▼▼▼

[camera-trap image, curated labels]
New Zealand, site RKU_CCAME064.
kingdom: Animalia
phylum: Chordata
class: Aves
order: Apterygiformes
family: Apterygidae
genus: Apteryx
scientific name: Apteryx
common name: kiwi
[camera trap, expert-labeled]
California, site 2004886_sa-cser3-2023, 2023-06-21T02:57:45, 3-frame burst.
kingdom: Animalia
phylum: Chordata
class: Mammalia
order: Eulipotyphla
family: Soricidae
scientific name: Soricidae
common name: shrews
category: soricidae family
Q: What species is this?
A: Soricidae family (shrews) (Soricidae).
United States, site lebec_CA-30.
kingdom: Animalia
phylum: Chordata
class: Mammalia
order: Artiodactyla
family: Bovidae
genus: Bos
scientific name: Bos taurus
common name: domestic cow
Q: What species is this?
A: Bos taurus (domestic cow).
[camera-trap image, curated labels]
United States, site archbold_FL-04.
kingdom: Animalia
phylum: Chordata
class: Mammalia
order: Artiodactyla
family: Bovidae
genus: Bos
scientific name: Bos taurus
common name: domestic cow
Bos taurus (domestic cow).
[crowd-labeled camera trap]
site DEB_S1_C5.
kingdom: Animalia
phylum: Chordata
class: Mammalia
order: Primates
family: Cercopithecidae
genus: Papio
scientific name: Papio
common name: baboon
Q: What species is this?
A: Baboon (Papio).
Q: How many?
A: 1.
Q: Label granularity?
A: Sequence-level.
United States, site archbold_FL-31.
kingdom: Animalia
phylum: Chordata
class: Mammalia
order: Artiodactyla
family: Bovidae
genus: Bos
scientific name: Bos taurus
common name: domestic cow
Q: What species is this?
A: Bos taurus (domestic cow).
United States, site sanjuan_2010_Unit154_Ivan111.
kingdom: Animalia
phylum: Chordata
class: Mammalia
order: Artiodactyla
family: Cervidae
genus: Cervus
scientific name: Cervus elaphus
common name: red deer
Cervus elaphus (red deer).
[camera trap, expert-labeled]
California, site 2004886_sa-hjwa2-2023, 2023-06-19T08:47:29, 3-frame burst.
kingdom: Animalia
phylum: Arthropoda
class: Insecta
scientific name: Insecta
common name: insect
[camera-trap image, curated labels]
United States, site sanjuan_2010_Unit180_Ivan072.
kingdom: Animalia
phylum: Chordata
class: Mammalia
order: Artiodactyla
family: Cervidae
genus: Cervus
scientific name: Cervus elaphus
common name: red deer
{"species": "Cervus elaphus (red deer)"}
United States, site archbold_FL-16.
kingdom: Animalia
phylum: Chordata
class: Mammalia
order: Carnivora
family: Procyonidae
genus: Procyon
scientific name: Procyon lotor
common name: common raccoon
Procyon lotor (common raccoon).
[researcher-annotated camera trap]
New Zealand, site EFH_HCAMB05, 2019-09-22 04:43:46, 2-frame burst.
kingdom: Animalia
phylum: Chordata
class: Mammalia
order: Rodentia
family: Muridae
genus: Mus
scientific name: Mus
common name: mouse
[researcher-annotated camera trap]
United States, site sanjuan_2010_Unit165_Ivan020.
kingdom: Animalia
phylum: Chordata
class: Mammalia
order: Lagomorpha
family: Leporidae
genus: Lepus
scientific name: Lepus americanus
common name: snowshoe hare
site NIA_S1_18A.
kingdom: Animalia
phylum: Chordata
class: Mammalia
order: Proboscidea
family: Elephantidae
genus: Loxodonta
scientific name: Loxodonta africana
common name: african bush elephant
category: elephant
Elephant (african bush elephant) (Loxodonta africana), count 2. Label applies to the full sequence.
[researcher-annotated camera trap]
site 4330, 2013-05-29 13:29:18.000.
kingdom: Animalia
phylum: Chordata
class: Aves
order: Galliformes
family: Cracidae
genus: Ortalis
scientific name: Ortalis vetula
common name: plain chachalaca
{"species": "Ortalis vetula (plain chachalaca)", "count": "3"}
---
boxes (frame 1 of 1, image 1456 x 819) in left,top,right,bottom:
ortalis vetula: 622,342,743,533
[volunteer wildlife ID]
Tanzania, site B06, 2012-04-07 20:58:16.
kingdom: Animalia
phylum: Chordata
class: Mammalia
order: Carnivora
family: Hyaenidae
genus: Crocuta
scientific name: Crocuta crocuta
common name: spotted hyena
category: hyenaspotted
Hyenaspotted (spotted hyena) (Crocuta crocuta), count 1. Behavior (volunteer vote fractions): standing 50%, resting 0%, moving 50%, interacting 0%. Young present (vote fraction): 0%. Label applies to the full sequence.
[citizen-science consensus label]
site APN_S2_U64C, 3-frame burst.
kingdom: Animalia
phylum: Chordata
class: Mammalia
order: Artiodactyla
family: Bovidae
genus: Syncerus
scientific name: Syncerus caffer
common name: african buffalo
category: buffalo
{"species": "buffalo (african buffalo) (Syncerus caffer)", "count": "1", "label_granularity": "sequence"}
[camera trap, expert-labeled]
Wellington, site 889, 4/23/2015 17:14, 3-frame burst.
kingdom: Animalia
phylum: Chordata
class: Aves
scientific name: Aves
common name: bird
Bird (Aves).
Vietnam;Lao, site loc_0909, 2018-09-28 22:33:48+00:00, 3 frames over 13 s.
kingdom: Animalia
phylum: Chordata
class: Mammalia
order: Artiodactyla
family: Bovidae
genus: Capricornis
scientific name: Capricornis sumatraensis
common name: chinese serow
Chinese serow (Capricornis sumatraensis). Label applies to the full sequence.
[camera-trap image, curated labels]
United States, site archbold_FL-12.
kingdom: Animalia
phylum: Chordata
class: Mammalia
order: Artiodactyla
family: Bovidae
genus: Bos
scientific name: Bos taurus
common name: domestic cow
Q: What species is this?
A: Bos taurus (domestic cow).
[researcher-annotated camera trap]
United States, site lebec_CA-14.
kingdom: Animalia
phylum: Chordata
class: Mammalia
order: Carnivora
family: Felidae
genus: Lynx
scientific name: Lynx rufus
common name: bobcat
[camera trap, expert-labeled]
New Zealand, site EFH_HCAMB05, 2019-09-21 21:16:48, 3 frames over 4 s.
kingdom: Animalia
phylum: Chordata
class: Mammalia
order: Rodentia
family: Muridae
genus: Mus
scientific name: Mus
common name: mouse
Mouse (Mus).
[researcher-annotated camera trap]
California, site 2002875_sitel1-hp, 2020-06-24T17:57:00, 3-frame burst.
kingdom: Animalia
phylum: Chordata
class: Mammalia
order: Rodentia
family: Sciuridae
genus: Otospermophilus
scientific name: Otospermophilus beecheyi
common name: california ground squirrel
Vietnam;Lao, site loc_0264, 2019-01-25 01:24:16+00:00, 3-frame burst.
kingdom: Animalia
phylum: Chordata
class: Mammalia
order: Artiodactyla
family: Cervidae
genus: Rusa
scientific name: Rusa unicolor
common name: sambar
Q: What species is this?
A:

▲▲▲

**The task**
For the word "buffalo", tally the lines above that hold it and answer with the number alone.

**Exercise answer**
3